Tek-Tips is the largest IT community on the Internet today!

Members share and learn making Tek-Tips Forums the best source of peer-reviewed technical information on the Internet!

  • Congratulations John Tel on being selected by the Tek-Tips community for having the most helpful posts in the forums last week. Way to Go!

how to optimize query

Status
Not open for further replies.

inspi

Technical User
May 24, 2006
50
US
I have this Query. I need a way to optimize this.


SELECT DISTINCT /*First SQL*/
SK.key AS SECURE,
sl.col1 AS Name,
sl.col2 AS Value,
SK.log AS KEYLOG,
SK.time,
(
SELECT max(L.log)
FROM dbo.LogTable AS L
WHERE L.key = SK.key AND L.time < SK.time
) AS PREVIOUS
INTO #temp_prev_both
FROM dbo.LogkeyTbl AS SK, dbo.LogTable AS sl
WHERE
SK.log = sl.log AND
SK.time >= ’11-14-2007 12:00:00 AM’ AND
SK.time <= ’11-14-2007 11:59:59 PM’ AND
SK.time =
(
SELECT max(S.time)
FROM dbo. LogkeyTbl AS S, dbo. LogTable AS sl
WHERE
S.log = sl.log AND
S.Key = SK.Key AND
S.time >= ’11-14-2007 12:00:00 AM’ AND
S.time <= ’11-14-2007 11:59:59 PM’
GROUP BY S.Key
)
ORDER BY 1

SELECT * /*Second SQL*/
FROM #temp_prev_both t left outer join LogTable sl ON t.Previous = sl.log and t.Name = sl.Name

First SQL command will dump all the records to a temp table. There are approx 400K records.

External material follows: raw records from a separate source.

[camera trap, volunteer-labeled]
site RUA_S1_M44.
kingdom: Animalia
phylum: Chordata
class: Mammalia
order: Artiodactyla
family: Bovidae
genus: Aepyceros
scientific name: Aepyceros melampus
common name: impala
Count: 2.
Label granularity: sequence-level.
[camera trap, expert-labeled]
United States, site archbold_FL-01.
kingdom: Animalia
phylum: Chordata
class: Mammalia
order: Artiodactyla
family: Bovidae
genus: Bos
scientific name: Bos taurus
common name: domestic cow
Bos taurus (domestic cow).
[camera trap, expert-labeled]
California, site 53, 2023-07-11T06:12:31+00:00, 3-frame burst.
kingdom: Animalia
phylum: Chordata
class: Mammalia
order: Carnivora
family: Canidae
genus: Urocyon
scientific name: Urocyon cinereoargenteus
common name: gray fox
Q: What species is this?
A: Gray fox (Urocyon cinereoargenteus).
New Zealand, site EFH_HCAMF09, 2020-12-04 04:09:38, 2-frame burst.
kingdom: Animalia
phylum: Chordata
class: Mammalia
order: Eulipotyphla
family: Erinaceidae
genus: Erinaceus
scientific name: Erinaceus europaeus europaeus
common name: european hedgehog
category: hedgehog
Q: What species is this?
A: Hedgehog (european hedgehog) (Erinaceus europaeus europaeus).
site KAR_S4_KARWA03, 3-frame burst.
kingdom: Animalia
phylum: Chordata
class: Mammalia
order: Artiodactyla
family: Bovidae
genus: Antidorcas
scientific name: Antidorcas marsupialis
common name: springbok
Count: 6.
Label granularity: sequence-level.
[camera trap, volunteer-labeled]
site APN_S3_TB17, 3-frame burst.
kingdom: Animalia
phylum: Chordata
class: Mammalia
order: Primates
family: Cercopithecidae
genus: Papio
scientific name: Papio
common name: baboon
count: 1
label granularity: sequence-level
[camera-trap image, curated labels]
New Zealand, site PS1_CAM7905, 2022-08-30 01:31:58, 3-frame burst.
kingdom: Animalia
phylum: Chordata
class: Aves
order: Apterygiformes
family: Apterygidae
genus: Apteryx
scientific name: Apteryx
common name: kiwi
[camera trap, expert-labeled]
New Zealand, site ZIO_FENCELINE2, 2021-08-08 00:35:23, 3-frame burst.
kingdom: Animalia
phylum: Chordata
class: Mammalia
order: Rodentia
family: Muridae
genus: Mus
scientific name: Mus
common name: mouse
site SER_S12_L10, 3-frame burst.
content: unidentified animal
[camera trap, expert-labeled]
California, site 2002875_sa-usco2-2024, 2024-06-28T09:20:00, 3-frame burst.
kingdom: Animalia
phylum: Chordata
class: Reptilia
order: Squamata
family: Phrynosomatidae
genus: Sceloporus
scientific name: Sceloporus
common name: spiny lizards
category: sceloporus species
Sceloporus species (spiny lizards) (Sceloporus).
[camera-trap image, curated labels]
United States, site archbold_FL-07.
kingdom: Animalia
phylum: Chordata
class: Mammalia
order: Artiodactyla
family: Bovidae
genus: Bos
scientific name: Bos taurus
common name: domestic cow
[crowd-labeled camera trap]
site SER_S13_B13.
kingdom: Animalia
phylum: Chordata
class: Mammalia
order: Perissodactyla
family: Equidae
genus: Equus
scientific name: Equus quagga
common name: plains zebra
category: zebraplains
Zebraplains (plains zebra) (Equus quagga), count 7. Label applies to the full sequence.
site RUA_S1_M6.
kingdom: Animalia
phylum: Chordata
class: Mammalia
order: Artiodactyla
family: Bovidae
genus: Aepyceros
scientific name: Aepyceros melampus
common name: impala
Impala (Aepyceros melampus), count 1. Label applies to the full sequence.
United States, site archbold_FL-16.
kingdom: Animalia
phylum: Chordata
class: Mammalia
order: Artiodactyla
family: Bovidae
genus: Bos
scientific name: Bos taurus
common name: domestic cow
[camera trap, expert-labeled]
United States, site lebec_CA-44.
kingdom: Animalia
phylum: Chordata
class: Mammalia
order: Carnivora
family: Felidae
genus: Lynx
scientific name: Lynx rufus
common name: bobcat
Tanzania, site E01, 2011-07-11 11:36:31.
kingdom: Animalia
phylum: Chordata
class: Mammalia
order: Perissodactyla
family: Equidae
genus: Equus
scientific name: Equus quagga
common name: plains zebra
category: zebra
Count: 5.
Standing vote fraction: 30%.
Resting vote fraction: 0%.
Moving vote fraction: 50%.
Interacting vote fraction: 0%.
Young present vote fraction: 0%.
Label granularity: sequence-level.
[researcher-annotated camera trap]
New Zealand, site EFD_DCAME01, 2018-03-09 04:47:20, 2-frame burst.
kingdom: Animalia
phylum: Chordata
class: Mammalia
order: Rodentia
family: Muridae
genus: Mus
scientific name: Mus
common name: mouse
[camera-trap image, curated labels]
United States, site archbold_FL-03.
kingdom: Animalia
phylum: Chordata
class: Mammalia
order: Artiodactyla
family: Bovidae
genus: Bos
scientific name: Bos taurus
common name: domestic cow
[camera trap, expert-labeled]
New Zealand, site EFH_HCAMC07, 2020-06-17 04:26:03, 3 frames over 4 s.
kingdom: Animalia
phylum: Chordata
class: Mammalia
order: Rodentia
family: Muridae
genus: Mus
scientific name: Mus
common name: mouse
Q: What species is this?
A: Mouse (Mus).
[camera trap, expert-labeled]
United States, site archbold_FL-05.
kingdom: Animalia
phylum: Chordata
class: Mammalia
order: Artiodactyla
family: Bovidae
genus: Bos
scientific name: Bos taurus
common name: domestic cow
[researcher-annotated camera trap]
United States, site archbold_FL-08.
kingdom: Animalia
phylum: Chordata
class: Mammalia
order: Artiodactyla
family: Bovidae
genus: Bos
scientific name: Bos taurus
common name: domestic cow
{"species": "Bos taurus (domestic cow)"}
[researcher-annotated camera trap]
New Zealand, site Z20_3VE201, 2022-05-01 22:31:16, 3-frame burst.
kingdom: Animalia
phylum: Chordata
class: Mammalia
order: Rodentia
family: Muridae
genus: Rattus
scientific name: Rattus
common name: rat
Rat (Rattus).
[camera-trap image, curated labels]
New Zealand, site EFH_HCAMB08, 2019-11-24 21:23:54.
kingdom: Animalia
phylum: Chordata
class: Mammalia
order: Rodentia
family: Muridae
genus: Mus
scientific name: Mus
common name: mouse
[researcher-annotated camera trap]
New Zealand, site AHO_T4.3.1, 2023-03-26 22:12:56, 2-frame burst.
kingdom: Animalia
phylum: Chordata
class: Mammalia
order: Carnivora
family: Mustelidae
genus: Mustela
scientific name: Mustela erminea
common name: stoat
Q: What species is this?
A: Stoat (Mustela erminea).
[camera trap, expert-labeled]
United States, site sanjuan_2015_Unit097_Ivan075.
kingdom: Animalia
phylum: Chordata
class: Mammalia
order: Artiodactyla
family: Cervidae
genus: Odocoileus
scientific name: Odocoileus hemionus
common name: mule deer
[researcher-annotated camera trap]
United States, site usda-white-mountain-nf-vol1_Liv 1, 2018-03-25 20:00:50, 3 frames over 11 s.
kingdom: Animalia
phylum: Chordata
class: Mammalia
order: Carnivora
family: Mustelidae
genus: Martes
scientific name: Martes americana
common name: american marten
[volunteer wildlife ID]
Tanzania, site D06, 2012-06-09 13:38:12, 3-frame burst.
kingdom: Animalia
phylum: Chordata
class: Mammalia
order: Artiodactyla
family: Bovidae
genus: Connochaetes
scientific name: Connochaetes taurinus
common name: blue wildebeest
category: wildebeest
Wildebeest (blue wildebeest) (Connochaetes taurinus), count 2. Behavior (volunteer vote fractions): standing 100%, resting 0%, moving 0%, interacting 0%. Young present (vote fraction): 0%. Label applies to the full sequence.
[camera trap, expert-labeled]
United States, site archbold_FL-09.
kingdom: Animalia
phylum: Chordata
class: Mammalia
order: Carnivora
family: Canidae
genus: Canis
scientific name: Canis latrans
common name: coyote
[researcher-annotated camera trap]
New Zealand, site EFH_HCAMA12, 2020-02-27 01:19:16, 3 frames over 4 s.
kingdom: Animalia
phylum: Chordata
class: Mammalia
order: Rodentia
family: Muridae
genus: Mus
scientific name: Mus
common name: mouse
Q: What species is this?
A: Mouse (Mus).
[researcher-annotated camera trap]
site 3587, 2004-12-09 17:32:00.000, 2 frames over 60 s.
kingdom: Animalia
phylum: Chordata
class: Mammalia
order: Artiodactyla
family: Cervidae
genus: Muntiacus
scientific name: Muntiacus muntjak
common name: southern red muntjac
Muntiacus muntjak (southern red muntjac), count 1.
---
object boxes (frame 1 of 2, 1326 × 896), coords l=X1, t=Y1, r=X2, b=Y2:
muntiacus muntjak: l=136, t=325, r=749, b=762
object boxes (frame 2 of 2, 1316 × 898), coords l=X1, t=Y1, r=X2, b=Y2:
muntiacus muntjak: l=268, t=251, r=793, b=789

Second SQL is taking 7 mins to run.

Is there any way to reduce the time of running?
 
There are many things you can do to optimize this.

First, can you explain the last subquery.

[tt]
SK.time =
(
SELECT max(S.time)
FROM dbo. LogkeyTbl AS S, dbo. LogTable AS sl
WHERE
S.log = sl.log AND
S.Key = SK.Key AND
S.time >= ’11-14-2007 12:00:00 AM’ AND
S.time <= ’11-14-2007 11:59:59 PM’
GROUP BY S.Key
) [/tt]

This subquery appears to be using 2 tables, but I think you only need one of them (LogKeyTable).

Do you get the correct results if you use this instead?

[tt]
SK.time =
(
SELECT max(S.time)
FROM dbo.LogkeyTbl AS S
WHERE
S.Key = SK.Key AND
S.time >= '11-14-2007 12:00:00 AM' AND
S.time <= '11-14-2007 11:59:59 PM'
GROUP BY S.Key
) [/tt]



-George

"The great things about standards is that there are so many to choose from." - Fortune Cookie Wisdom
 
Yes, I'm getting same set of results.
 
that's good. It probably ran ever so slightly faster (but probably not much). Now, for the next step, let's convert the sub-query to a derived table.

Code:
SELECT DISTINCT  /*First SQL*/
         SK.[key] AS SECURE,  
         sl.col1 AS Name,  
         sl.col2 AS Value,  
         SK.log AS KEYLOG,  
         SK.time,  
         (
               SELECT max(L.log)
               FROM dbo.LogTable AS L
               WHERE L.[key] = SK.[key] AND L.time < SK.time
         ) AS PREVIOUS        
      INTO #temp_prev_both
      FROM dbo.LogkeyTbl AS SK
           Inner Join dbo.LogTable  AS sl
             On  sk.log = sl.log
             And SK.time >= '11-14-2007 12:00:00 AM'
             And SK.time <= '11-14-2007 11:59:59 PM'    
           Inner join (
                SELECT [Key], max(S.time) As MaxTime
                FROM dbo.LogkeyTbl AS S
                WHERE  
                   S.time >= '11-14-2007 12:00:00 AM' AND  
                   S.time <= '11-14-2007 11:59:59 PM'
                GROUP BY S.[Key]
             ) As AliasName
             On SK.[key] = AliasName.[Key]
             And SK.time = AliasName.MaxTime
      ORDER BY 1

I have a couple more thoughts, but it's best to take this in steps, ya know?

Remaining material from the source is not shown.